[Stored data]
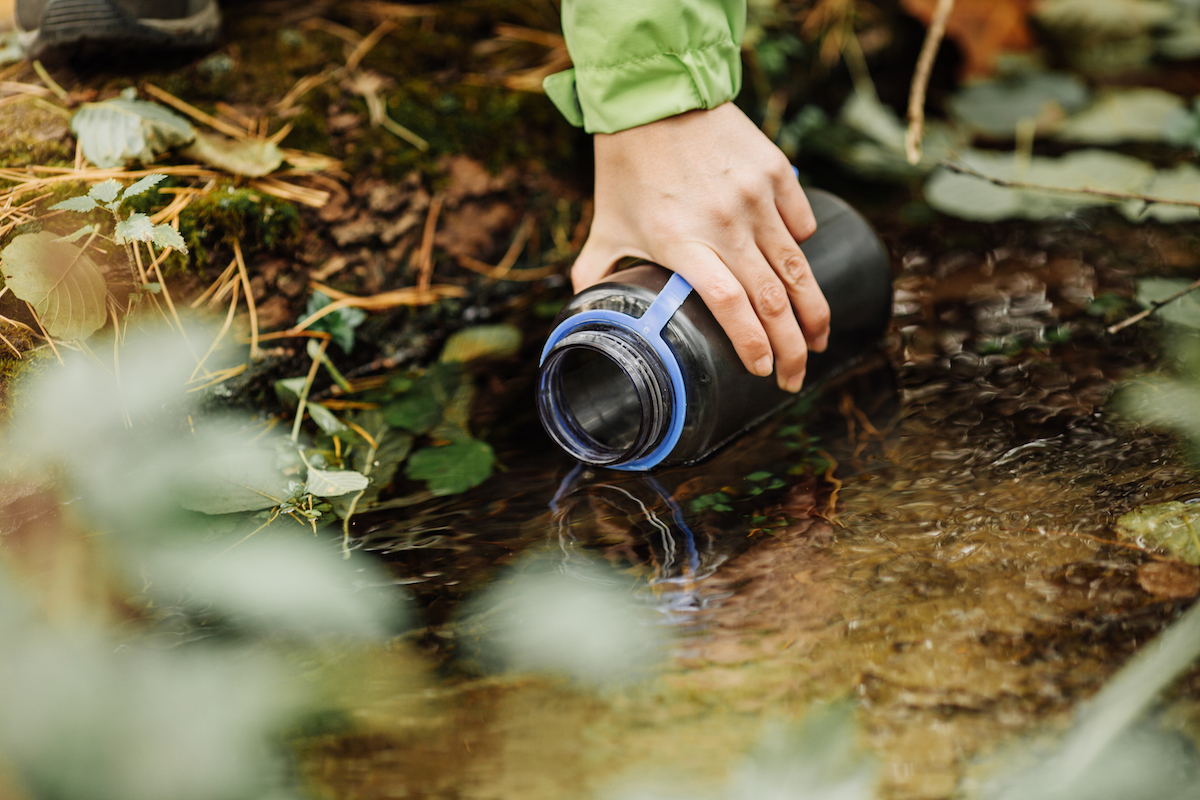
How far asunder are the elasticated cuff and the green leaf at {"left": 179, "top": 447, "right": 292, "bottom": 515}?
0.74 meters

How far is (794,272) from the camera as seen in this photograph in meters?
1.28

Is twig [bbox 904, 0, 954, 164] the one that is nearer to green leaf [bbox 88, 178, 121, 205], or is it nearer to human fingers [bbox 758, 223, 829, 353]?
human fingers [bbox 758, 223, 829, 353]

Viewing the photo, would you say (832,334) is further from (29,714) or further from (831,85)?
(831,85)

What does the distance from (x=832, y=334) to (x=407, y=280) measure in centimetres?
93

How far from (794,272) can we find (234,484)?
35.8 inches

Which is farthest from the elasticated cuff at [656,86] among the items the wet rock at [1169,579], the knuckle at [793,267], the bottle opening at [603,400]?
the wet rock at [1169,579]

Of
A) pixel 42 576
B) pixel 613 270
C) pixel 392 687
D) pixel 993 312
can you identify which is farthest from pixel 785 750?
pixel 993 312

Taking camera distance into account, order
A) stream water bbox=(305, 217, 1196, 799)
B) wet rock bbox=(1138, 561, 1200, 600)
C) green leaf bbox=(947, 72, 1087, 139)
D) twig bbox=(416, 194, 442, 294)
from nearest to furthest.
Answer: stream water bbox=(305, 217, 1196, 799) → wet rock bbox=(1138, 561, 1200, 600) → twig bbox=(416, 194, 442, 294) → green leaf bbox=(947, 72, 1087, 139)

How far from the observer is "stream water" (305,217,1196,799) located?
86cm

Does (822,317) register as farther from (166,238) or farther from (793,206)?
(166,238)

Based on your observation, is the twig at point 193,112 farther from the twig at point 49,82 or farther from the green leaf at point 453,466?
the green leaf at point 453,466

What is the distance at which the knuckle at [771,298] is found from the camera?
1239 mm

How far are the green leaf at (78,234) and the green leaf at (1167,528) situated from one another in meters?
1.53

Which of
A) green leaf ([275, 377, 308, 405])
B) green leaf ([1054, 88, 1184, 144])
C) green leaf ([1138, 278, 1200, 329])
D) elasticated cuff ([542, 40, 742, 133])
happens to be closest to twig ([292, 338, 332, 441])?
green leaf ([275, 377, 308, 405])
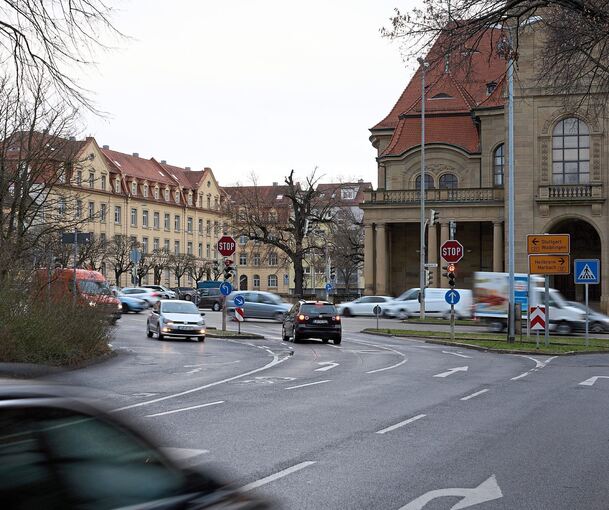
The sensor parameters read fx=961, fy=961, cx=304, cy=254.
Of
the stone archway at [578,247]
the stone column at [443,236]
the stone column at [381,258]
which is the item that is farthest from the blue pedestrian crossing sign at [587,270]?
the stone column at [381,258]

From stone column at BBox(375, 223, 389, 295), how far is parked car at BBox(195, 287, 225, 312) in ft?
37.2

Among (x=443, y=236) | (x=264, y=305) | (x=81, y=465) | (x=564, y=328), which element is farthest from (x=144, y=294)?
(x=81, y=465)

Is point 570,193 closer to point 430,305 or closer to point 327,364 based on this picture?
point 430,305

> Exercise objective: Turn the lines of the items above, starting with the line containing "What is the" and going on through the end of the items, into a JSON list of strings with one string per line, leaving out blank lines and pictures.

> Correct response:
[
  "What is the distance at which the knuckle at [771,298] is found from the camera?",
  "1239 mm",
  "How far are the green leaf at (78,234) and the green leaf at (1167,528) situated from one another in meters?",
  "1.53",
  "Which of",
  "A) green leaf ([275, 377, 308, 405])",
  "B) green leaf ([1054, 88, 1184, 144])",
  "C) green leaf ([1138, 278, 1200, 329])",
  "D) elasticated cuff ([542, 40, 742, 133])",
  "happens to be closest to twig ([292, 338, 332, 441])?",
  "green leaf ([275, 377, 308, 405])",
  "The sensor parameters read fx=961, fy=961, cx=304, cy=254.",
  "Of",
  "the stone archway at [578,247]",
  "the stone column at [443,236]",
  "the stone column at [381,258]",
  "which is the item that is farthest from the blue pedestrian crossing sign at [587,270]?",
  "the stone column at [381,258]",
  "From stone column at BBox(375, 223, 389, 295), how far is parked car at BBox(195, 287, 225, 312) in ft?",
  "37.2",
  "Among (x=443, y=236) | (x=264, y=305) | (x=81, y=465) | (x=564, y=328), which element is farthest from (x=144, y=294)?",
  "(x=81, y=465)",
  "Is point 570,193 closer to point 430,305 or closer to point 327,364 based on this picture?",
  "point 430,305"
]